Les pontes, éclosions et formation de bandes larvaires ont débuté au mois d’avril dans la vallée de Draâ. Les criquets sortis de ces bandes larvaires sont d’autant redoutables que leur voracité dépasse au moins cinq fois celle des criquets adultes. Un essaim de criquets jeunes, couvrant une surface de 100 ha, vient aisément à bout de 100 tonnes de produits végétaux par jour. Les acridiens ne laissent rien derrière eux. Ils disséminent, selon une expression consacrée, «le fertile et de l’ingrat». Ils dévorent les tiges des végétaux jusqu’à la base.
Les agrumes sont aux premières lignes des denrées en passe de faire les frais de la voracité légendaire du criquet pèlerin. Ces agrumes, que le Maroc exporte vers l’Europe et l’Amérique du Nord, sont d’une valeur estimée à 400 millions de dollars. Mille personnes sont sur le pied de guerre pour que cette menace demeure lettre morte.
Le Maroc a acquis une grande expérience en matière de lutte antiacridienne, depuis la campagne menée en 1987 et les actions préventives engagées, régulièrement, à l’intérieur du territoire mauritanien, considéré comme un couloir obligatoire pour passer de l’Afrique subsaharienne à l’Afrique du Nord. Mieux : depuis le début de la campagne de lutte antiacridienne, 2.380.000 ha ont été traités. Rien que pendant la semaine allant du 29 juin au 5 juillet, 361.044 hectares ont été traités.

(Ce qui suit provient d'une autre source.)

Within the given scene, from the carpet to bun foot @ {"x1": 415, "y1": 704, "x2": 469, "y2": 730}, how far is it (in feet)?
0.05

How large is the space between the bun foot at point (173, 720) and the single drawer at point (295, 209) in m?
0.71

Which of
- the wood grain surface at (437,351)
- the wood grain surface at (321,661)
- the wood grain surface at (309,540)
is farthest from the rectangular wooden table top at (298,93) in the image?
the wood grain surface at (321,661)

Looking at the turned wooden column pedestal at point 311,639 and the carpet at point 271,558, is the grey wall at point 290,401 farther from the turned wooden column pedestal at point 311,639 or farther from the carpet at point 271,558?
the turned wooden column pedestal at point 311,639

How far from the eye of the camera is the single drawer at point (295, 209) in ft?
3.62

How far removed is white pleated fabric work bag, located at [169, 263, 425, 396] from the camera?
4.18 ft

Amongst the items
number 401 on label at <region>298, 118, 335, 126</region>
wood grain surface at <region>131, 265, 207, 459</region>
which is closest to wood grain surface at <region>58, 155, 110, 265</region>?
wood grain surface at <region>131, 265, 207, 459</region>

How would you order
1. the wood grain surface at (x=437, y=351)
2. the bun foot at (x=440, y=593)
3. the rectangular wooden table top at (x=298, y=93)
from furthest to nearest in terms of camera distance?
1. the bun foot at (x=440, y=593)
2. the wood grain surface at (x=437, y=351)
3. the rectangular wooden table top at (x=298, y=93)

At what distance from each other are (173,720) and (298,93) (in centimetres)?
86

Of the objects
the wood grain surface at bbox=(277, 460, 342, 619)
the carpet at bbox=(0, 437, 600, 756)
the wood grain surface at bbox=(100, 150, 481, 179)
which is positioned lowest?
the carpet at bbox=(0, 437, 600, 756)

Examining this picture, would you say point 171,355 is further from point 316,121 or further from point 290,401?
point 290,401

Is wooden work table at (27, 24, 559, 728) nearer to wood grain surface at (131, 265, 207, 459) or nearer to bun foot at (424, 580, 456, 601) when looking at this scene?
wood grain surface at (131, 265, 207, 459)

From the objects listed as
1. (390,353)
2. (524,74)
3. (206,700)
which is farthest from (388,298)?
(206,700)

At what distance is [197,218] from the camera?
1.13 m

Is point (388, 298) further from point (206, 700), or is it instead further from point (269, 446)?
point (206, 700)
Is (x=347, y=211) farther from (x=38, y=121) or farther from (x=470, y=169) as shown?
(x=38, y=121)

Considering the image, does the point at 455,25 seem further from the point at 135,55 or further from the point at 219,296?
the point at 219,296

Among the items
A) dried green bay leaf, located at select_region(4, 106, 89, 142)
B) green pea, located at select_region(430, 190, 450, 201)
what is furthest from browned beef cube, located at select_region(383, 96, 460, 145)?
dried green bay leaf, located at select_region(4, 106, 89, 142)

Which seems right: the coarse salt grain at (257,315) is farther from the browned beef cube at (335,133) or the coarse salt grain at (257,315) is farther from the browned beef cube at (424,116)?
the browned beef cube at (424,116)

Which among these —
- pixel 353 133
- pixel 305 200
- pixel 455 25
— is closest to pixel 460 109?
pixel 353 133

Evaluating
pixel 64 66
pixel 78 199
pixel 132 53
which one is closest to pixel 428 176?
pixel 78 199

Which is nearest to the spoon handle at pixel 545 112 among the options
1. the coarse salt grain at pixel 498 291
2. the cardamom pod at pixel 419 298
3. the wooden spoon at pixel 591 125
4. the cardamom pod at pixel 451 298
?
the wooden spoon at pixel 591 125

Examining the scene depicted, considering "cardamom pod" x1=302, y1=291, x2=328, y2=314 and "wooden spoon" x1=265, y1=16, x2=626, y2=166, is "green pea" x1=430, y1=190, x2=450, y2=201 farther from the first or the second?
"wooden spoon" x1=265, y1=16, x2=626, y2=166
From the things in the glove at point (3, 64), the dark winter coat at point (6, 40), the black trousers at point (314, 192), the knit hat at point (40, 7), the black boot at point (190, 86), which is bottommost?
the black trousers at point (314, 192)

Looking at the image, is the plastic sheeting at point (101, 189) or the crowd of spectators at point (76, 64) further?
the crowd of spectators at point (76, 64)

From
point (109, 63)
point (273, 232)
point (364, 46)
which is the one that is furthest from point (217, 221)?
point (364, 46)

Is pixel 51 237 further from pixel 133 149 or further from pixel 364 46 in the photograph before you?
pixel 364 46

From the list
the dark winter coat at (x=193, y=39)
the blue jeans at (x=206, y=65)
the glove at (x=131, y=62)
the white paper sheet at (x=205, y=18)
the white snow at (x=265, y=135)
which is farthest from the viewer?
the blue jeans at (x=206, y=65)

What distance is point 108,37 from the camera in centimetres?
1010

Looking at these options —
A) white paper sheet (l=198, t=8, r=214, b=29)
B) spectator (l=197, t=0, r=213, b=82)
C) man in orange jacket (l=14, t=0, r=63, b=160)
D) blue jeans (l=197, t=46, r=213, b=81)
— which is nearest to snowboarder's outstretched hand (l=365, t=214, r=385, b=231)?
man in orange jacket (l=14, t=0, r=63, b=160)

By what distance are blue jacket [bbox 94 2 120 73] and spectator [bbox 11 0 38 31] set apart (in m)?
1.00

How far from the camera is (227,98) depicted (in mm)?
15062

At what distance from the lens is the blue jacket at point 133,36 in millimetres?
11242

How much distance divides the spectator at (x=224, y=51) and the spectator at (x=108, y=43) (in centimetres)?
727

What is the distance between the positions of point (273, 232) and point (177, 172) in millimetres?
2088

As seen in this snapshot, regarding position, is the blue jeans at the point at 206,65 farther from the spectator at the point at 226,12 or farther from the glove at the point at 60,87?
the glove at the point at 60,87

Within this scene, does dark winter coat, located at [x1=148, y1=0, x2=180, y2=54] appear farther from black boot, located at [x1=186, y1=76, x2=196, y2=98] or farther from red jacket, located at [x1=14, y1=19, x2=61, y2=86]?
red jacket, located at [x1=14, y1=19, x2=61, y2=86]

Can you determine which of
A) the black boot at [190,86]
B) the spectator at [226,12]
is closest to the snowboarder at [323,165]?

Mais cela ne suffit pas. Selon le communiqué du PCCLA, les insectes couvrent quotidiennement une superficie de 106.000 ha, alors les moyens dont dispose le Maroc permettent seulement de traiter 70. 000 ha par jour. En clair, il existe un déficit de 36 000 ha pour pouvoir contenir la menace des acridiens. «Il ne faut pas jouer les oiseaux de malheur, mais il y a fort à craindre pour la prochaine saison agricole si les essaims de criquets n’étaient pas disséminés cet été.
Nous appréhendons par-dessus tout leur grégarisme sur le sol marocain», précise le responsable au ministère de l’Agriculture. Pour atteindre cet objectif, le Maroc est aidé par des pays comme l’Espagne, qui met à sa disposition des avions et la Corée du Sud qui vient d’offrir au Royaume 30 véhicules tout terrain d’un montant total de 1 million de dollars.
Il y a aussi l’aide de l’Organisation des Nations unies pour l’alimentation et l’agriculture (FAO). Elle demeure toutefois extrêmement modeste, compte tenu des dépenses réelles pour juguler la menace.
La FAO a réclamé une aide de 9 millions de dollars pour l’ensemble des pays confrontés aux acridiens, alors le Maroc a dépensé jusque-là 80 millions de dollars, comme l’explique à ALM Mohand Laenser, ministre de l’Agriculture et de la Pêche maritime. Le ministère de l’Agriculture compte aussi sur l’aide des populations. Il a distribué des pneus à des habitants pour qu’ils y mettent le feu en cas de détection d’un essaim de criquet.
La fumée est censée prévenir les autorités de la présence des acridiens. Une femme a fait un usage trop strict de cette consigne, mardi à Tafrouat.
Le pneu qu’elle a brûlé a incendié 400 ha d’oliviers et d’amandiers, provoquant aussi la mort d’une paysanne qui cherchait du bois. Et c’est sans doute le moindre des «dégâts collatéraux» des acridiens.